I'm actually happy this story was posted to Slashdot, because it has the side effect of illustrating a number of cautionary tales about how to do things, which I don't think the submitter or editor had in mind when approving it.

Comment Re:Check their work or check the summary? (Score 3, Insightful) 486

Not at all. If you wrote your C in memory string handling as stupidly as they wrote the Python and Java you will still get worse performance in C (e.g. each iteration malloc a new string and then strcpy and strcat into it, and free the old string; compared to buffered file writes you'll lose). It's about failing to understand how to write efficient code, not about which language you chose.

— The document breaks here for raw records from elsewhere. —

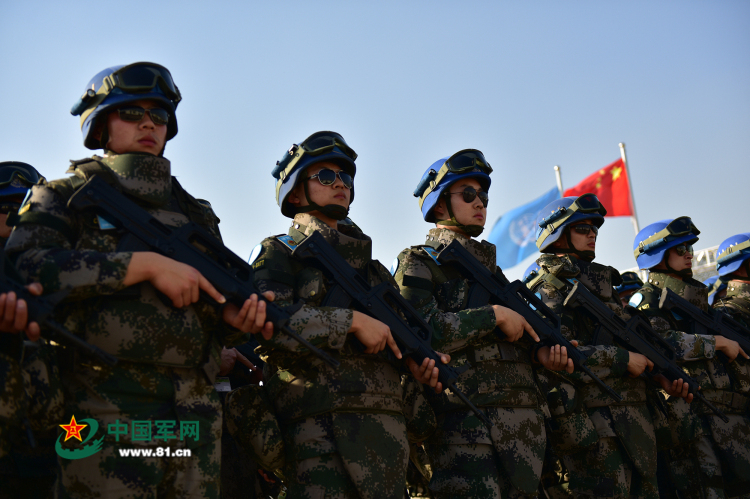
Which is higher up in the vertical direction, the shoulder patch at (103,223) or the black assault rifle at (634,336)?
the black assault rifle at (634,336)

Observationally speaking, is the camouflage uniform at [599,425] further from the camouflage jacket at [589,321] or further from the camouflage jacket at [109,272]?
the camouflage jacket at [109,272]

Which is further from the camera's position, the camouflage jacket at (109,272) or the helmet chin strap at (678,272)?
the helmet chin strap at (678,272)

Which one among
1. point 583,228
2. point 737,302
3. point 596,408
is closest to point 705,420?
point 596,408

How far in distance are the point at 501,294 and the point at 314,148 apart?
205 centimetres

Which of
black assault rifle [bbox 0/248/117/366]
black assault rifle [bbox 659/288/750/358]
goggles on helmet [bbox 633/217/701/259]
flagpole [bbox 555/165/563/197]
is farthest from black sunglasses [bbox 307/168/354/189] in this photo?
flagpole [bbox 555/165/563/197]

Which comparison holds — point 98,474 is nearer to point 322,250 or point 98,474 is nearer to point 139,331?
point 139,331

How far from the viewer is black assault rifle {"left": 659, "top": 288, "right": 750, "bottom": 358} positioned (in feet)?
26.3

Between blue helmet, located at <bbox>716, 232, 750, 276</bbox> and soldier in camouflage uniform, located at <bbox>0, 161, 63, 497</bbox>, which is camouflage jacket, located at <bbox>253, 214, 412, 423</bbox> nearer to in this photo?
soldier in camouflage uniform, located at <bbox>0, 161, 63, 497</bbox>

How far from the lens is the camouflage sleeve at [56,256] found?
3400 mm

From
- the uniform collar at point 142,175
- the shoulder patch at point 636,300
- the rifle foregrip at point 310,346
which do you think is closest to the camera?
the uniform collar at point 142,175

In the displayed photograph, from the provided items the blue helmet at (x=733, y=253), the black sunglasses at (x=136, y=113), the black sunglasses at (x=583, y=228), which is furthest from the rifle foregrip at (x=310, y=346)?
the blue helmet at (x=733, y=253)

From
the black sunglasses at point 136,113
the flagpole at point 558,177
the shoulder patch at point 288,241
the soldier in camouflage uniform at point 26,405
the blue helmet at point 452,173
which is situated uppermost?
the flagpole at point 558,177

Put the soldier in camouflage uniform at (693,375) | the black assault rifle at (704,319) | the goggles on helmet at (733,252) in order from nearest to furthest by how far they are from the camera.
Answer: the soldier in camouflage uniform at (693,375) < the black assault rifle at (704,319) < the goggles on helmet at (733,252)

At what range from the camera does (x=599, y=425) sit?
662 centimetres
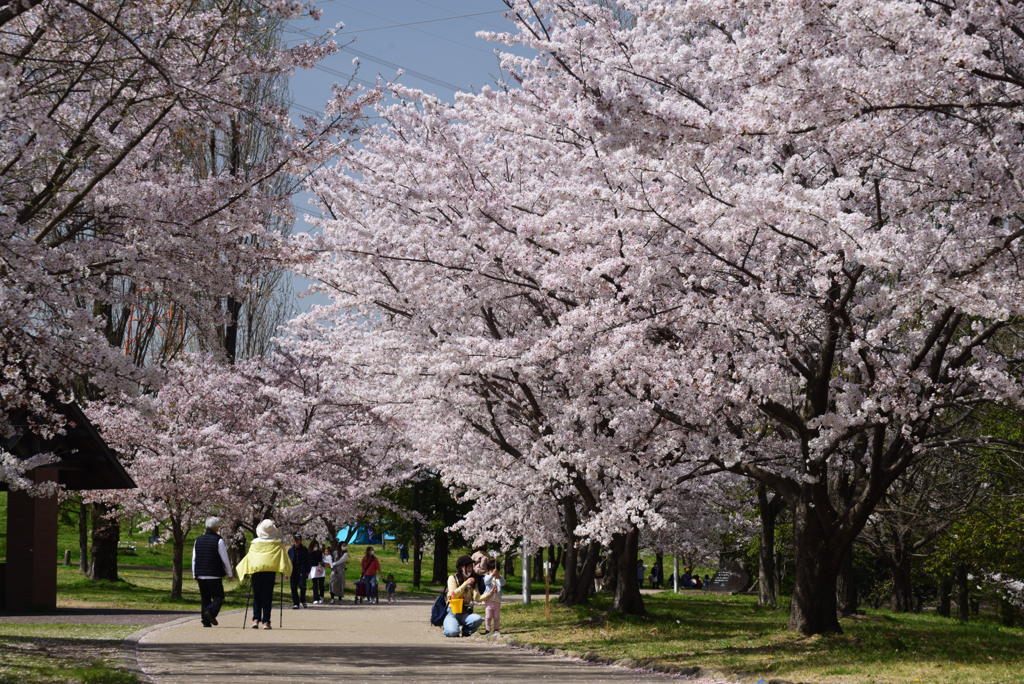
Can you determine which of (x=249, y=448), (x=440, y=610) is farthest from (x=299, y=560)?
(x=440, y=610)

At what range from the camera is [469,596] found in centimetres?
1474

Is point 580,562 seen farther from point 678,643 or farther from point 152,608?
point 152,608

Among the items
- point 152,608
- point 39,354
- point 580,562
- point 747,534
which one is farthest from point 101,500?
point 747,534

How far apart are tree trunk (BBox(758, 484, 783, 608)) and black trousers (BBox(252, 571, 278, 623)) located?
458 inches

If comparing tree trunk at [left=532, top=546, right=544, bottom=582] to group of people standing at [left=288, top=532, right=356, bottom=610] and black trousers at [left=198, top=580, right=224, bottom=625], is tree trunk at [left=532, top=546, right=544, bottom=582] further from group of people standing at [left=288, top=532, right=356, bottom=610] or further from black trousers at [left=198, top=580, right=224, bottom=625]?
black trousers at [left=198, top=580, right=224, bottom=625]

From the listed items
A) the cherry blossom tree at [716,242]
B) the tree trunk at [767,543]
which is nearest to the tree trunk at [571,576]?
the cherry blossom tree at [716,242]

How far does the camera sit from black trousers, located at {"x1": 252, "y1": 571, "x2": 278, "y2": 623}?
1420 cm

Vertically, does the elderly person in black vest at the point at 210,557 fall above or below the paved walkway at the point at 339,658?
above

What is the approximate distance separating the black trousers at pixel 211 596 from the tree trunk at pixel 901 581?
17.2 meters

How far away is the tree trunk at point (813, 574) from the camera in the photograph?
13164 millimetres

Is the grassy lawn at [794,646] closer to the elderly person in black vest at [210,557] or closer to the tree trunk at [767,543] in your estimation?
the tree trunk at [767,543]

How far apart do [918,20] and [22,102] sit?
311 inches

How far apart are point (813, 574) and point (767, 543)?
1096cm

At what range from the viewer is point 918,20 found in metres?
6.13
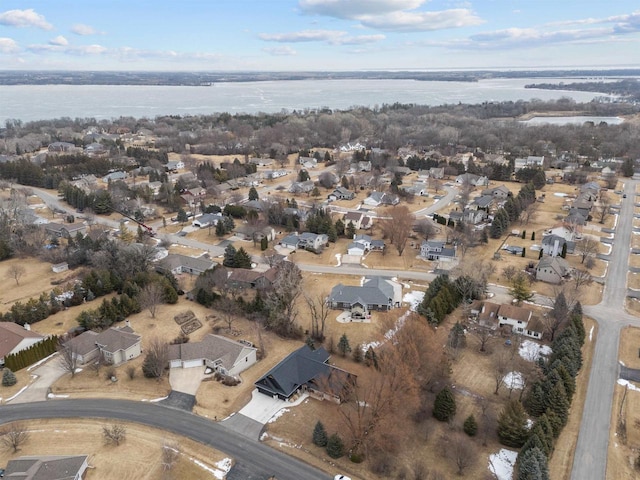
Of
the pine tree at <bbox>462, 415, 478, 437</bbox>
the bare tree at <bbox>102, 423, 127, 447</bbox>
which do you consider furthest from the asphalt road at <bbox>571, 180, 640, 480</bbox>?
the bare tree at <bbox>102, 423, 127, 447</bbox>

Yes, but we're talking new programmers here. At least in C, you're forced to have to explicitly write inefficient code. New programmers know what malloc does (if they don't, they're behind in their classes). In Java and Python, things are done for you. That can be good! It frees you from a bit of micromanagement. But again, for a new programmer, it's not apparent that they're doing something especially inefficient because the work happens invisibly. It's obvious when you have to malloc() a whole new string buffer in C every time you append to a string. It's less obvious in Java when you just append and the runtime ends up creating a new buffer on the heap for you. ASM is perhaps a bit TOO low-level and weird to start a new programmer on, but I think a full OOP language like Java or scripting language like Python might be too high-level and encourage bad habits to develop. In my CS classes, C hit a pretty good sweet spot.

Then again, you can program badly in any language, and C has its own perils.

Comment Re:It depends (Score 2) 486

Probably not, and sadly this is the problem with current CS tracks in colleges.

Zero education on hardware gives us CS grads that are inept.

It's not necessarily that -- I think there's a third layer that doesn't get the attention deserved while people work on end-user applications or tinker building hardware. There's not much attention on operating system design and fundamentals. Your code will usually be dealing with an OS and rarely with the bare hardware, so I'm surprised there's as little attention about operating systems principles and design.